January 24, 2012

Letter from an Unknown Woman by Max Ophuls

Max Ophuls was the director of romantic regret. His flowing, generous style of filming is like a Viennese waltz. His whole life on the move because of persecution (he was Jewish), Letter from an Unknown Woman (1948) was the second (and only major) film made by this German born, French citizen in Hollywood. The film already exudes the grace, beauty and sensitivity characteristic of the masterworks he would make in the 1950s in Europe.


The story is set in a nostalgic Vienna around 1900, and is loosely based on a story by Stefan Zweig. At night, a hurried man arrives at his apartment, telling his manservant that he will depart before the morning. This is Stefan Brand (Louis Jourdan), a failed concert pianist, planning to leave Vienna to avoid a duel. His servant hands him a letter, from one of the many women in his life - dissipation was the main reason for his stranded career -, a woman he cannot remember and who is therefore the "unknown woman."

Brand sits down to read the letter and in a long flashback we see the love Lisa Berndle (Joan Fontaine) felt for him: "By the time you read this letter, I may be dead…. If this reaches you, you will know how I became yours when you didn’t know who I was or even that I existed." In other words, Lisa dies, because her existence has been unacknowledged. The film is her posthumous plea for recognition.

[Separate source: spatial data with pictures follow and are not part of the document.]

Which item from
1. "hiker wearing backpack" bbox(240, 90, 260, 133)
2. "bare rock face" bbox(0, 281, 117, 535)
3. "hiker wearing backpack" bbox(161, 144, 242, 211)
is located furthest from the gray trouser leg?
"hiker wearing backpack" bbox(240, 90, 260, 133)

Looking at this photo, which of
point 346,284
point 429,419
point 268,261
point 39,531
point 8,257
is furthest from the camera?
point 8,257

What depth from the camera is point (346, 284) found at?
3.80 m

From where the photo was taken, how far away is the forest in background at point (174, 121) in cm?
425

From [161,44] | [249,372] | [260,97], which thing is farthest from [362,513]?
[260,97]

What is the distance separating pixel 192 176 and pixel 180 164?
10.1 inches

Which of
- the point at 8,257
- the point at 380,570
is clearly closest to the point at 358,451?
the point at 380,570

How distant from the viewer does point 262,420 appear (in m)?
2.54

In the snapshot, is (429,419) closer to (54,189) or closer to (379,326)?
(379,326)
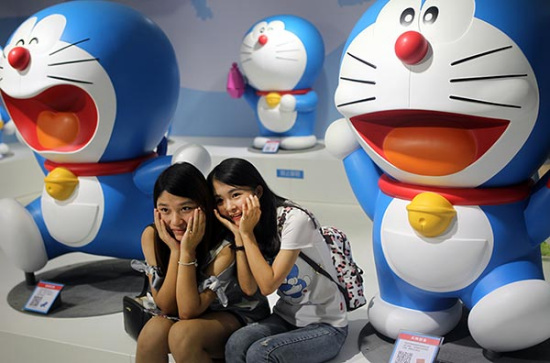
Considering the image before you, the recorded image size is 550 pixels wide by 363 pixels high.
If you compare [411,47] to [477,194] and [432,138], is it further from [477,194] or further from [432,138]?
[477,194]

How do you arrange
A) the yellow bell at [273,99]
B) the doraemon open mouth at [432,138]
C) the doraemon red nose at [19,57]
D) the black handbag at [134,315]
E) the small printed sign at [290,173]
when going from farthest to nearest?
the yellow bell at [273,99], the small printed sign at [290,173], the doraemon red nose at [19,57], the black handbag at [134,315], the doraemon open mouth at [432,138]

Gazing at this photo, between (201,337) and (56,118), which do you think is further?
(56,118)

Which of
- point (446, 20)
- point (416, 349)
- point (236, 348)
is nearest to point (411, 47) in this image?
point (446, 20)

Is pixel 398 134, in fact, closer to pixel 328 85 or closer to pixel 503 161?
pixel 503 161

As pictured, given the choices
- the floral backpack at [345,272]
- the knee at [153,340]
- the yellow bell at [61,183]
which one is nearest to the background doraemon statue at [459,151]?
the floral backpack at [345,272]

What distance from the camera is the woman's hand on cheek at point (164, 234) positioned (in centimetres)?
210

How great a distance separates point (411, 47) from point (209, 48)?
4412 millimetres

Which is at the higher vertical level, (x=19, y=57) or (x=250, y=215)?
(x=19, y=57)

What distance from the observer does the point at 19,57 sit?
2.70 meters

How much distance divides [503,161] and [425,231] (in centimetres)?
31

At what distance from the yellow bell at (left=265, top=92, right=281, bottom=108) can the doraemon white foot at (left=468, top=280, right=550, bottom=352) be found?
3.18 m

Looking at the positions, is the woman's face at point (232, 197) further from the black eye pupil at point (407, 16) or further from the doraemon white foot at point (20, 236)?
the doraemon white foot at point (20, 236)

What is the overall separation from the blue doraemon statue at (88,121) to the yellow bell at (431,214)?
116cm

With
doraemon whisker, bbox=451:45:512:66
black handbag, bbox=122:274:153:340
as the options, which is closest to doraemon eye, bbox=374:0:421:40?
doraemon whisker, bbox=451:45:512:66
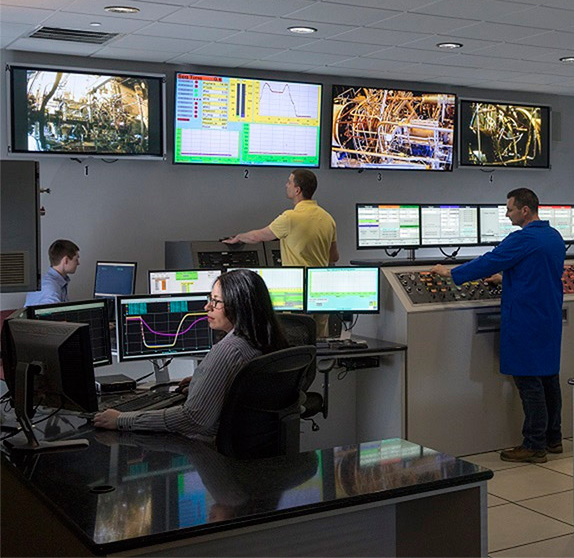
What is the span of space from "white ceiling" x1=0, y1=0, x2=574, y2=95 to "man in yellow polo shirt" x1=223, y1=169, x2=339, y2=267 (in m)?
0.97

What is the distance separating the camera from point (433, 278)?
524 cm

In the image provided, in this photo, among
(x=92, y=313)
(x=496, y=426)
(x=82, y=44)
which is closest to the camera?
(x=92, y=313)

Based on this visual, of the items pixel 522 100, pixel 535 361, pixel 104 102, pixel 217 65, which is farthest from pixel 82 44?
pixel 522 100

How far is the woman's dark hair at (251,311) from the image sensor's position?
2.98 metres

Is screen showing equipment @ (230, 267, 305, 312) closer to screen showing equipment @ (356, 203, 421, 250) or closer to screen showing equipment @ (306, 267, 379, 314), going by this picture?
screen showing equipment @ (306, 267, 379, 314)

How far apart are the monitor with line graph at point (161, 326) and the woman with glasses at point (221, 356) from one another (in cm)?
102

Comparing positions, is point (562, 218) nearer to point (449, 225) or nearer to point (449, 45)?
point (449, 225)

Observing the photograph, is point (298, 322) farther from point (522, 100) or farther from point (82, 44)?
point (522, 100)

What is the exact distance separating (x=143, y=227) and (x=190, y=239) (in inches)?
15.4

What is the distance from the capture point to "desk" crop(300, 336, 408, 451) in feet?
16.0

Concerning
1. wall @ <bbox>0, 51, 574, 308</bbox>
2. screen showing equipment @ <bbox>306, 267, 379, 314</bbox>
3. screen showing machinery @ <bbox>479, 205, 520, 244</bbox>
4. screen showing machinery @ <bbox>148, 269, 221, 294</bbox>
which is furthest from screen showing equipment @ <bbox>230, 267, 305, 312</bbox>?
screen showing machinery @ <bbox>479, 205, 520, 244</bbox>

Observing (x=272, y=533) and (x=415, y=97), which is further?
(x=415, y=97)

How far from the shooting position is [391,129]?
7.46m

There are three major episodes: as a girl, she was Brand's  neighbor and dreamed secretly about the famous piano lion; as a young woman, she has a short affair with him and secretly bears his child; as a mature, married woman of high status she finally meets him again and abandons her husband Johann (Marcel Journet) for her youthful memories - only to discover that her philandering hero doesn't remember at all who she is. He has been completely blind to her lifelong love. She has written the letter in the hospital where she is dying of typhus. Brand spends the night reading her letter, instead of fleeing to save his life and in the morning, her husband who as a military man is an excellent marksman, arrives to get satisfaction in a duel.

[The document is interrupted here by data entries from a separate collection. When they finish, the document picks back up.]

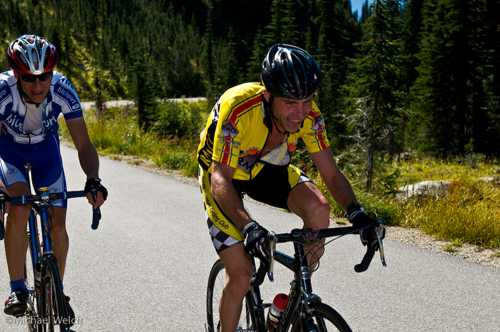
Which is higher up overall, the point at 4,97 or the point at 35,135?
the point at 4,97


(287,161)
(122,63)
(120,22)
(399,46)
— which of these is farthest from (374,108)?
(120,22)

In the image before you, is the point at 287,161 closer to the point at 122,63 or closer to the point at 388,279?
the point at 388,279

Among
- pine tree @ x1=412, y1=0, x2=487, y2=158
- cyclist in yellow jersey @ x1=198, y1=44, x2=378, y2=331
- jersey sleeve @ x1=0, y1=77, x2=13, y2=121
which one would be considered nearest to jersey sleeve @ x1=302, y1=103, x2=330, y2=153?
cyclist in yellow jersey @ x1=198, y1=44, x2=378, y2=331

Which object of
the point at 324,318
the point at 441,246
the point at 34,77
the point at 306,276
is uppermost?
the point at 34,77

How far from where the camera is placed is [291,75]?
2.61 m

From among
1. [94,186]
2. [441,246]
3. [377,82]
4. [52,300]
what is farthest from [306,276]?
[377,82]

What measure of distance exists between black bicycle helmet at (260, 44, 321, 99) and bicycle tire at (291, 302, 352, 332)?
1.18 meters

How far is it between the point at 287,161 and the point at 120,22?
125210mm

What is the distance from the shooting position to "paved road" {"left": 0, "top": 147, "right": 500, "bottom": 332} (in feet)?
13.1

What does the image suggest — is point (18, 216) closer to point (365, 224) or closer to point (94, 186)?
point (94, 186)

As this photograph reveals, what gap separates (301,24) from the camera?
6442 inches

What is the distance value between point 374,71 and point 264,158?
15.6 metres

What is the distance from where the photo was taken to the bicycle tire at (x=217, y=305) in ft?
10.3

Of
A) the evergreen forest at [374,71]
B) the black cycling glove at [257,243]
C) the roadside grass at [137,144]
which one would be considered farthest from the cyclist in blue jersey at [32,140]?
the evergreen forest at [374,71]
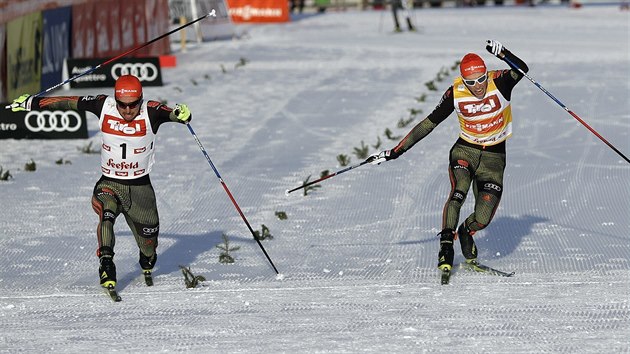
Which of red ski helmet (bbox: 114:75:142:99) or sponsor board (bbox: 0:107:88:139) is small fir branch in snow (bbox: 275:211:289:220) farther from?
sponsor board (bbox: 0:107:88:139)

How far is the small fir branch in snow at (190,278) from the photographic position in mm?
8938

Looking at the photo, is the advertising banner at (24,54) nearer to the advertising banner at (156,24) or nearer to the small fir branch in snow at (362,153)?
the small fir branch in snow at (362,153)

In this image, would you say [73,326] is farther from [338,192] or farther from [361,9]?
[361,9]

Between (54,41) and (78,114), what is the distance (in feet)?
17.2

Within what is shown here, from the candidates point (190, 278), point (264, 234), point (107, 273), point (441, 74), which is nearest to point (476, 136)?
point (190, 278)

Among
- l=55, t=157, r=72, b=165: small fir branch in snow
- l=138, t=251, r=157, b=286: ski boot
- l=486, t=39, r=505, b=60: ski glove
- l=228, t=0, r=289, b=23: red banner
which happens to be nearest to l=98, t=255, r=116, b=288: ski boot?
l=138, t=251, r=157, b=286: ski boot

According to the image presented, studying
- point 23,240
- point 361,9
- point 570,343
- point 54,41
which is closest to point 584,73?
point 54,41

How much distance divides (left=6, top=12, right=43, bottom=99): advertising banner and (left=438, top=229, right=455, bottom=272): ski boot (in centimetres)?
1147

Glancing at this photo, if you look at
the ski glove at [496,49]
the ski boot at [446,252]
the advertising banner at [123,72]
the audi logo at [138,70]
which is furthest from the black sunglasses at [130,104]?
the audi logo at [138,70]

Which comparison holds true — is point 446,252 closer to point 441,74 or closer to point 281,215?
point 281,215

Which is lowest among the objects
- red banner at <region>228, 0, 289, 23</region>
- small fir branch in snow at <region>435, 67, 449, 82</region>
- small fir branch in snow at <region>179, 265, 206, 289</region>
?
red banner at <region>228, 0, 289, 23</region>

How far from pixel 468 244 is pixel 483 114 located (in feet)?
3.32

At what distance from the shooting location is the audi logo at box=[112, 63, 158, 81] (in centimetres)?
2225

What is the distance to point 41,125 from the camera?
16828 millimetres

This film is more straightforwardly melodramatic than Ophuls' later French films, and misses the irony of those works. That may have been due to the climate in the U.S. with its infamous Hays Code - the cynical La Ronde could never have been filmed in Hollywood. After this, Ophuls only made two minor noir films in Hollywood (Caught and The Reckless Moment) before returning to Europe.

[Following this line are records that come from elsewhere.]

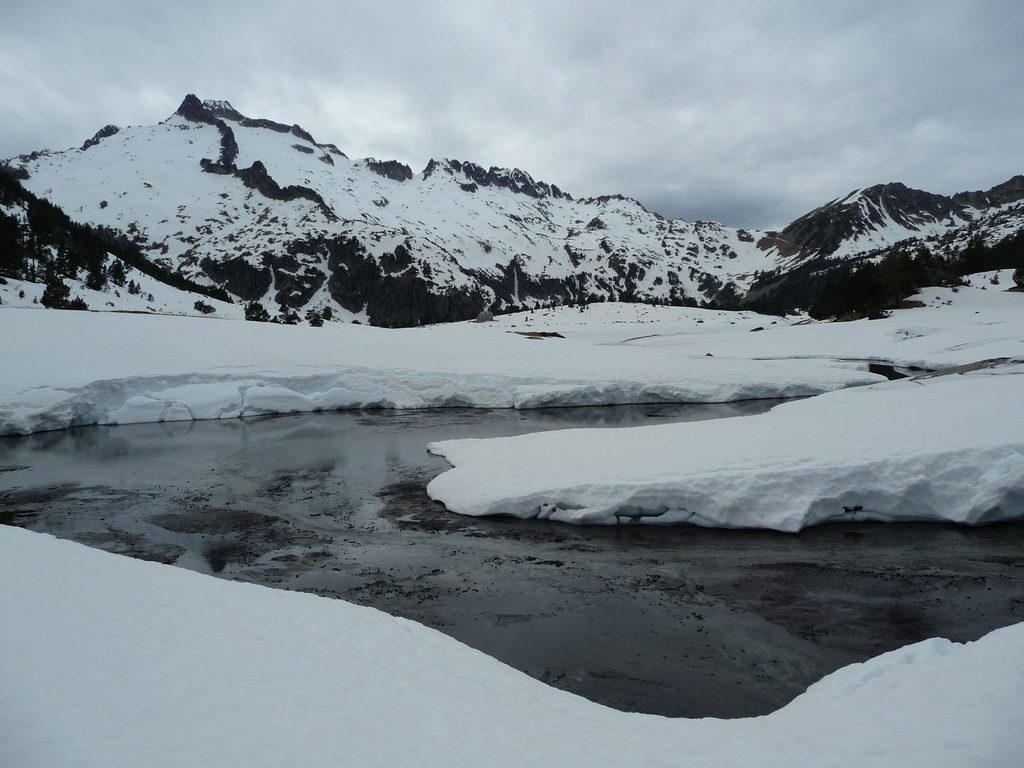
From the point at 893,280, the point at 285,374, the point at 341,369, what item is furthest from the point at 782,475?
the point at 893,280

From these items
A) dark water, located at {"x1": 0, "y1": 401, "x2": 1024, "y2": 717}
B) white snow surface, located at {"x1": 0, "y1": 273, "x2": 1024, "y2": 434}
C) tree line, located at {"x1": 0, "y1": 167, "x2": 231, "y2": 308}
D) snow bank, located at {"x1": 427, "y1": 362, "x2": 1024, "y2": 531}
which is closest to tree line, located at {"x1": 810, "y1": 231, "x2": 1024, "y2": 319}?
white snow surface, located at {"x1": 0, "y1": 273, "x2": 1024, "y2": 434}

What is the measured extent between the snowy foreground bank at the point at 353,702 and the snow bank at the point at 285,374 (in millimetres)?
19287

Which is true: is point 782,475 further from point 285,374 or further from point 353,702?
point 285,374

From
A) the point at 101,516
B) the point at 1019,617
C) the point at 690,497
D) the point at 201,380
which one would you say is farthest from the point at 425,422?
the point at 1019,617

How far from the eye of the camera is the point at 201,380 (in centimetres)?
2450

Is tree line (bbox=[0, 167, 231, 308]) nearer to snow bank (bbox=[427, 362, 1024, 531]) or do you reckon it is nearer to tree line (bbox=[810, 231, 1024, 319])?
snow bank (bbox=[427, 362, 1024, 531])

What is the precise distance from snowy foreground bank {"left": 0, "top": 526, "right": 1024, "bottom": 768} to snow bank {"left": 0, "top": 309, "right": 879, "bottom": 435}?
1929 centimetres

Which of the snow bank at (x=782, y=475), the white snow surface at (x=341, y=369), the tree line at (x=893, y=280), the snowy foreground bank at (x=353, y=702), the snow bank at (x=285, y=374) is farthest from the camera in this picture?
the tree line at (x=893, y=280)

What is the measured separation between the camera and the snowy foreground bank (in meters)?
3.50

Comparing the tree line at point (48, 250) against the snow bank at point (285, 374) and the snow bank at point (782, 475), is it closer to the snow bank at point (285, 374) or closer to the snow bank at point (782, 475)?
the snow bank at point (285, 374)

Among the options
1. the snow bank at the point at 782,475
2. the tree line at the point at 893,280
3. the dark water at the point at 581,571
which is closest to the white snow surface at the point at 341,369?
the dark water at the point at 581,571

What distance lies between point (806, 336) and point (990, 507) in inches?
1537

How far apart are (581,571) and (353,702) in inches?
211

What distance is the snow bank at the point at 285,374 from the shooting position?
22.5 m
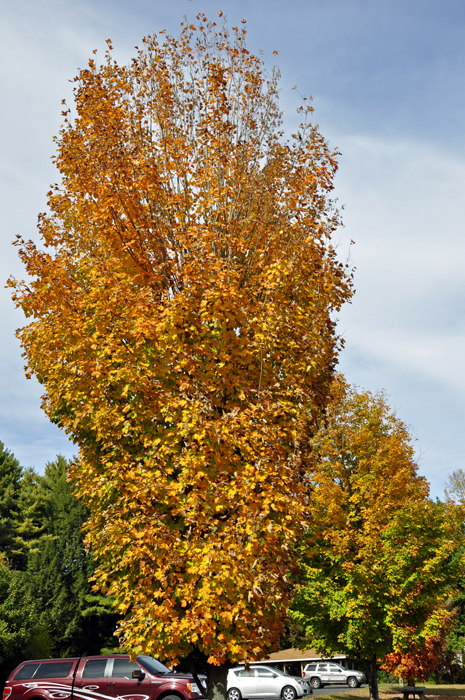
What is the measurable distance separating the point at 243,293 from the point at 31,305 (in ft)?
9.37

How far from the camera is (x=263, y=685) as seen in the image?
69.4 ft

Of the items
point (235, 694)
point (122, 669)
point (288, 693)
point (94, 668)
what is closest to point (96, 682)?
point (94, 668)

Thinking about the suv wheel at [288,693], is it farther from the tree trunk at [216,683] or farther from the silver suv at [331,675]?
the tree trunk at [216,683]

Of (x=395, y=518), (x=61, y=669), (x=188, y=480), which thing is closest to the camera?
(x=188, y=480)

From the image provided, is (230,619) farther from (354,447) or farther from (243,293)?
(354,447)

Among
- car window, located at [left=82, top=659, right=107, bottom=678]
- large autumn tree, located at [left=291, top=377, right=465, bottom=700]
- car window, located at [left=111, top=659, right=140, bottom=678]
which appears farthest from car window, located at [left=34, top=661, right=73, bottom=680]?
large autumn tree, located at [left=291, top=377, right=465, bottom=700]

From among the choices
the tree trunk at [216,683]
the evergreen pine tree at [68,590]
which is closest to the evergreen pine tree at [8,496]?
the evergreen pine tree at [68,590]

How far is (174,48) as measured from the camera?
8.58 metres

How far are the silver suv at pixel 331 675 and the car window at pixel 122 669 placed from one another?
2313 cm

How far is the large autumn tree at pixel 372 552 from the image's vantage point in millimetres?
13023

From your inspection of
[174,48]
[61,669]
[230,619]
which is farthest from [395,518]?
[174,48]

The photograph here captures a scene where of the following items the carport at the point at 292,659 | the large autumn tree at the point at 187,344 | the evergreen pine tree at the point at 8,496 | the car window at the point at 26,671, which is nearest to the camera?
the large autumn tree at the point at 187,344

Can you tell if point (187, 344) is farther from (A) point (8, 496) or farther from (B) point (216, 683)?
(A) point (8, 496)

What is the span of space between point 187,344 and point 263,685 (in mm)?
19836
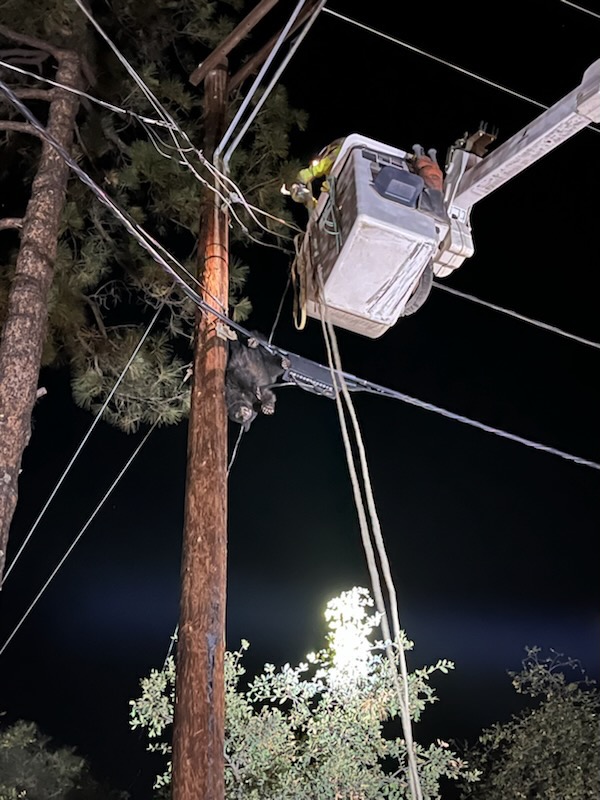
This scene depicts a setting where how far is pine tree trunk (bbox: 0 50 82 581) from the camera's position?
16.1 ft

That being said, even in Letter from an Unknown Woman Ophuls keeps enough distance from his characters to make a more critical reading of their actions possible, and laugh at the sardonic joke of Lisa taking revenge on Brand from the grave, as it were, for it is her long letter that keeps him from running away from a duel where he will surely be killed!

As Lisa herself says in the film: "The course of our lives can be changed by such little things. So many passing by, each intent on his own problems. So many faces that one might easily have been lost. I know now that nothing happens by chance. Every moment is measured; every step is counted."